Die Definition des Dienstverhältnisses in § 47 Abs. 2 EStG 1988 einerseits und der Begriff des Unternehmers in § 2 Abs. 1 UStG 1994 andererseits grenzen die Lohn- und die Umsatzbesteuerung voneinander ab. Der Begriff der Einkünfte aus nichtselbständiger Tätigkeit knüpft ua. an das Vorliegen eines Dienstverhältnisses, der Begriff des Unternehmers im Umsatzsteuerrecht an die selbständige Ausübung einer gewerblichen oder beruflichen Tätigkeit an. Wesentliche Merkmale für die Abgrenzung zwischen selbständiger und nichtselbständiger Tätigkeit sind das Unternehmerwagnis, eine Weisungsgebundenheit, die die Entschlussfreiheit über die ausdrücklich übernommenen Vertragspflichten hinaus beschränkt, und eine organisatorische Eingliederung in den Betrieb des Arbeitgebers (VwGH 9.7.1997, 95/13/0289; VwGH 24.6.1999, 96/15/0099).

Rz 931
Maßgebend für die Beurteilung einer Leistungsbeziehung als Dienstverhältnis sind nicht die vertraglichen Abmachungen, sondern stets das tatsächlich verwirklichte Gesamtbild der vereinbarten Tätigkeit, wobei auch der im Wirtschaftsleben üblichen Gestaltungsweise Gewicht beizumessen ist (VwGH 25.10.1994, 90/14/0184; VwGH 20.12.2000, 99/13/0223, VwGH 19.09.2007, 2007/13/0071 betr. Scheinselbständigkeit von Bauarbeitern).

Rz 932
Bei der Beurteilung, ob steuerlich ein Dienstverhältnis besteht, ist daher immer vom wirtschaftlichen Gehalt der Vereinbarung zwischen den Vertragspartnern auszugehen. Maßgebend sind weder die Bezeichnung noch subjektive Gesichtspunkte, sondern ausschließlich die objektiven Umstände (VwGH 18.10.1989, 88/13/0185). Ein schriftlich abgeschlossener Dienstvertrag kann daher lohnsteuerrechtlich bedeutungslos sein, wenn nicht durch die der Vereinbarung zu Grunde liegende Tätigkeit die Voraussetzungen für das Bestehen eines Dienstverhältnisses gemäß § 47 Abs. 2 EStG 1988 begründet werden.
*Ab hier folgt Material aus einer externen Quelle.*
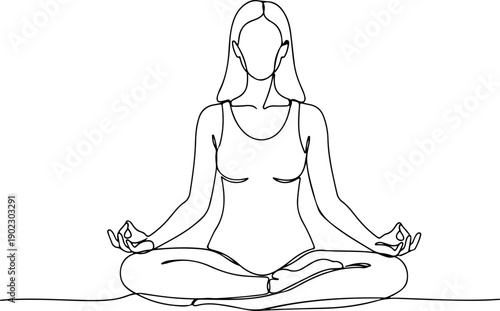 A woman is sitting in a lotus position with her eyes closed and hands on knees.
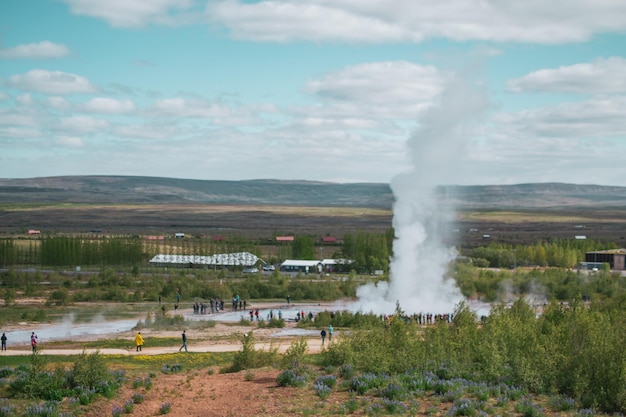 Ein großer Geysir mit blauem Himmel und Bergen im Hintergrund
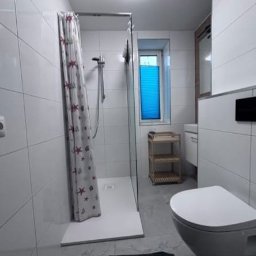 Patryk Kłosek - Biała łazienka po remoncie z kabiną prysznicową, zasłoną w gwiazdki, toaletą i oknem z niebieską roletą. Widok na wykończone wnętrze z płytkami.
Umgekehrt ist ein Dienstverhältnis gegeben, wenn eine formell als Werkvertrag bezeichnete Vereinbarung überwiegend Elemente eines Dienstverhältnisses trägt oder zwar ein Werkvertrag vorliegt, aber die tatsächlich ausgeübte Tätigkeit in Abweichung vom Vertragsinhalt überwiegend Merkmale eines Dienstverhältnisses aufweist (VwGH 19.12.1990, 89/13/0131; VwGH 20.12.2000, 99/13/0223; VwGH 24.9.2003, 2000/13/0182). Ein Rahmenvertrag, der weder die tatsächlich geschuldete Leistung noch das Entgelt bestimmt, sondern dies mündlichen Vereinbarungen überlässt, kann nicht ohne weitere Feststellungen der Entscheidung zu Grunde gelegt werden, ob Einkünfte aus nichtselbständiger Arbeit oder gewerbliche Einkünfte vorliegen (VwGH 28.4.2004, 2000/14/0125).

Rz 933
Sofern die Merkmale des § 47 Abs. 2 EStG 1988 vorliegen, ist es steuerrechtlich ohne Bedeutung, ob das Dienstverhältnis schriftlich, mündlich, durch konkludente Handlungen oder ohne übereinstimmende Willenserklärungen zu Stande kommt.